# Need Fatter Tires For Potholes--How Fat? Front Shock? Which Bike of These Two?



## TomBrooklyn (Mar 15, 2008)

I currently ride an old Peugeot w/ 27" x 1 1/4" tires around the City and I've gotten fed up with the jarring I take on the numerous potholes, mainly on my hands. I wear padded gloves and use cork wraps.

I'm going to get a new bike and have the choice of getting the Sport Tour which has 700 x 32 with no front shock http://www.llbean.com/webapp/wcs/st...langId=-1&categoryId=54952&sc1=Search&feat=sr

or 

the K2 Alturas 2.0 Fitness Bike with 700 x 35w tires and a front shock. http://www.llbean.com/webapp/wcs/st...langId=-1&categoryId=54957&sc1=Search&feat=sr
or 
http://www.k2bikes.com/index.php?br...NE&model=Alturas 2.0&2007=false&show=Expanded

Both have a shock seatpost.
Both have cushioned grips.
The Alturas has a coil spring seat.
Sport Tour might have better components...not sure.

I want to give up as little performance as possible while making rides over the bone rattling potholes tolerable.

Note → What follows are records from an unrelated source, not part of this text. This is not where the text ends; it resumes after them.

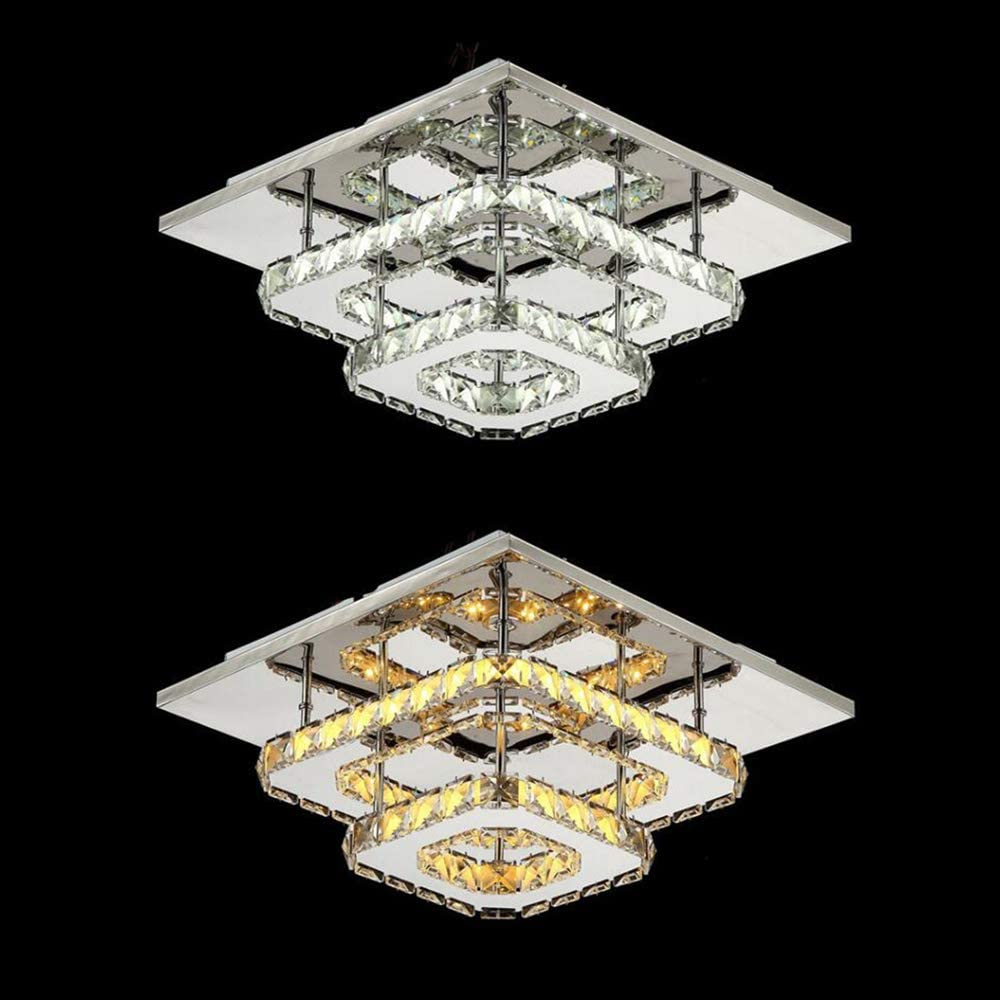 Plafonnier En Cristal LED Plafonnier Carr/é Lustre /À Couleur Changeante T/él/écommande Dimmable Plafonniers En Acier Inoxydable Pour Couloir Balcon Chambre Salon All/ée Double Couche /Ø30cm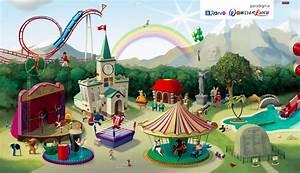 Brand Wonderland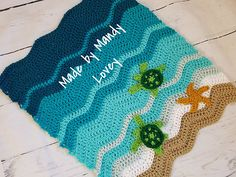 Ravelry: Baby Sea Turtle Lovey pattern by Mandy Huseth Crochet Lovey, Crochet Blanket Patterns, Baby Patterns, Crochet Blankets, Crochet Ideas, Crochet Projects, Crochet Afghans, Baby Blankets, Crochet Girls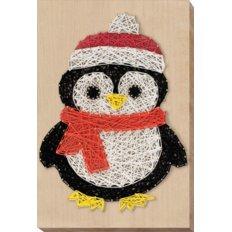 фото: набор стринг-арт, пингвин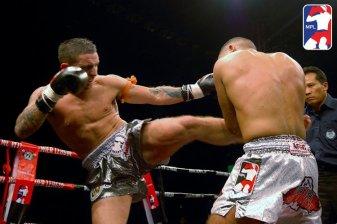 MPL Italy fight 027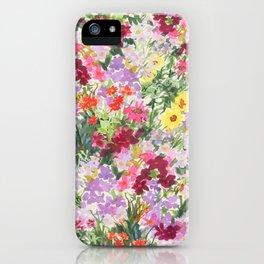Grand Flora iPhone Case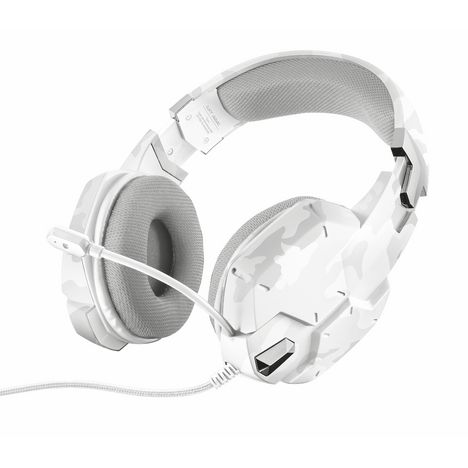 TRUST Casque gaming filaire GXT322 Blanc camouflage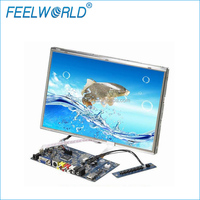 "Feelworld 12.1"" vga inputs tft lcd 1280*800 industrial lcd monitor for super market display"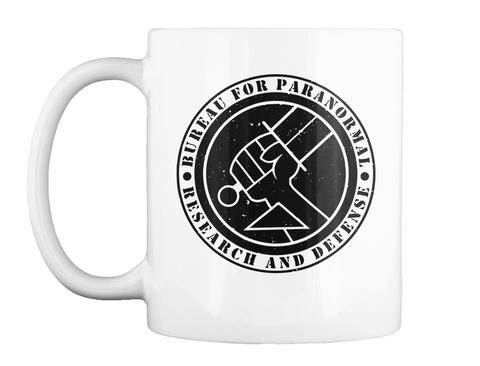 Bureau Paranormal Research Defense Mug White T-Shirt Front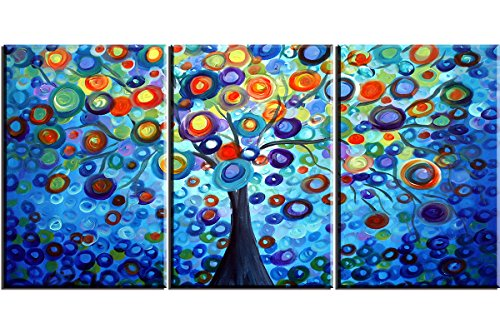 Piy Painting Love Abstract Tree, 3 panels Canvas Prints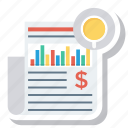 business, businessnews, cash, companynews, currency, dollar, money icon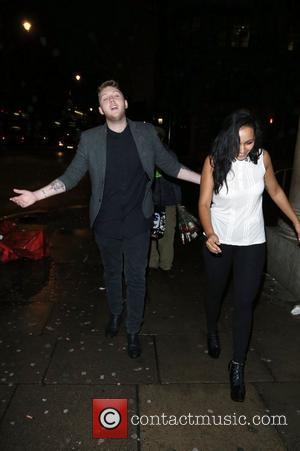 James Arthur and Aura Nightclub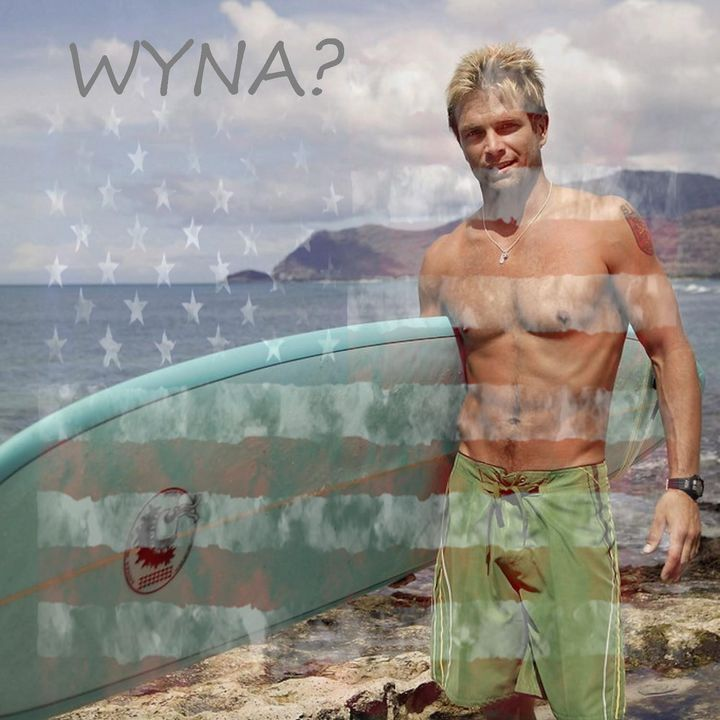 Surfing that Double Overhead - with David Chokachi - Part II
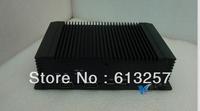 3.5'' ATOM N2800 Industrial Computer/Fanless Industrial Computer/Embedded Industrial BOX PC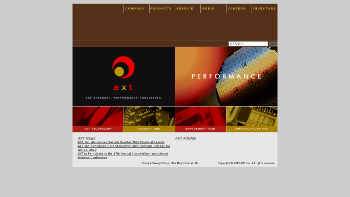 AXT, Inc. Website Screenshot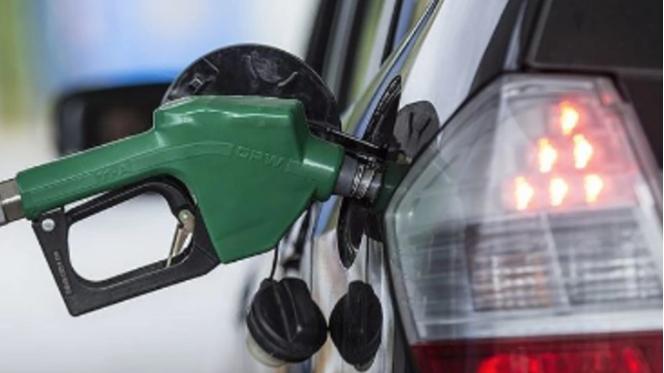 Benzin ve motorinde asgari satış düzenlemesi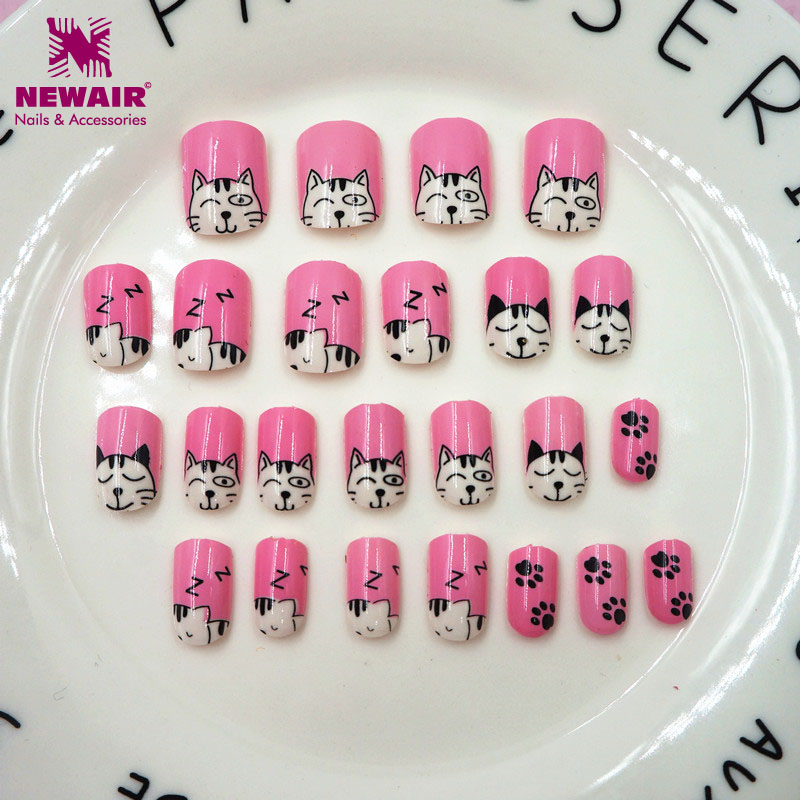 24pcs Press on Kids False Nail Tips Cartoon Cat Full Cover ...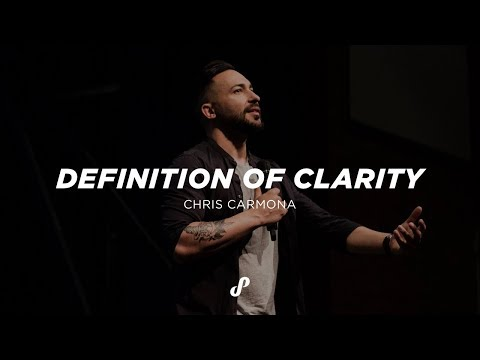 DEFINITION OF CLARITY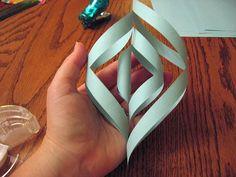 3D Sneeuwvlok maken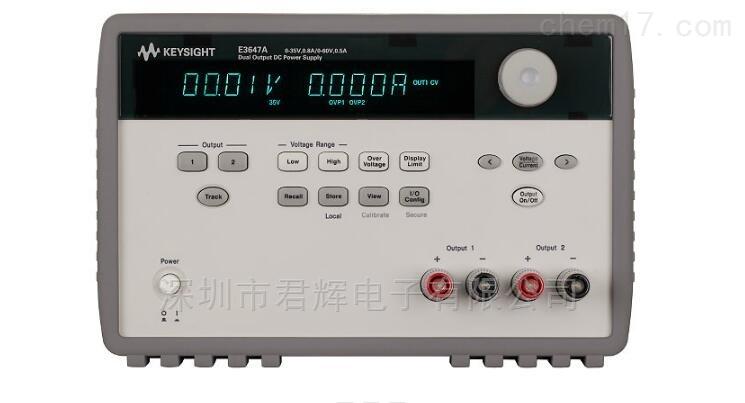E3647A 60W双路输出电源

Do you think the 700 x 32 tires on the Sport Tour will handle the pot holes significantly better than the 27 x 1 1/4", or would the difference be small and therefore ought I go with the 700 x 35 tires and front shocked Alturas?

Other differences (which are not mentioned on website):
Sport Tour 27lbs, Alturas 29lbs. (I weigh 270 and could stand to drop 70.)
Sport Tour 7000 series aluminum forks.

My current Peugeot has a steel frame. Is it true that steel absorb shocks better than aluminum? Therefore, would I be getting a harsher ride from the frame and taking a step backwards in that area. If so, would the benefit of a slightly wider tire be offset, neccesitating the much wider tire and shock/spring seat?


----------



## DrRoebuck (May 10, 2004)

When I saw the thread title I was going to say something snide about watching the road instead of getting fatter tires.

But, actually, that is my recommendation.

To my knowledge, all these things you're talking about are designed to diminish road vibrations, not insulate you from potholes. I think you're just going to have to watch the road more and avoid them.

Another thing to think about: The more springy your ride is becuase of seatpost shocks and front shocks, etc., the more energy you'll be wasting when you ride. And the more tired you get. And that's when the bumps and potholes feel the worst.


----------



## JoeDaddio (Sep 3, 2005)

What kind of potholes are you hitting, man? Commuting should not require shocks... and if you're getting rocked with 1.25 I don't imagine anything will help. I commute daily on 25's and a nice set of gloves solved my hand problem, and I'm forced to ride through some pretty gnarly stuff every day: lots of RR tracks and one road in particular that I swear was carpet bombed during WWII.

A front shock, springy saddle/seatpost and big fat tires, like Roebuck said, make the bike less efficient. There's a point where efficiency, practicality and your personal wants meet and that's going to be different for each person. If that for you requires fat tires and a shock I would be surprised, personally. But if it's what you want and if it gets you on the bike then that's what you should get. The important thing is that you're riding and that you're happy while doing it.

That said though, if you're new to cycling I would give these things some time before you purchase a new bike and try them out before you give it a shot if you have the chance.

My $0.02


joe


----------



## Henry Chinaski (Feb 3, 2004)

Do you need gears? I'd maybe go with something like this with Schwalbe Big Apple tires...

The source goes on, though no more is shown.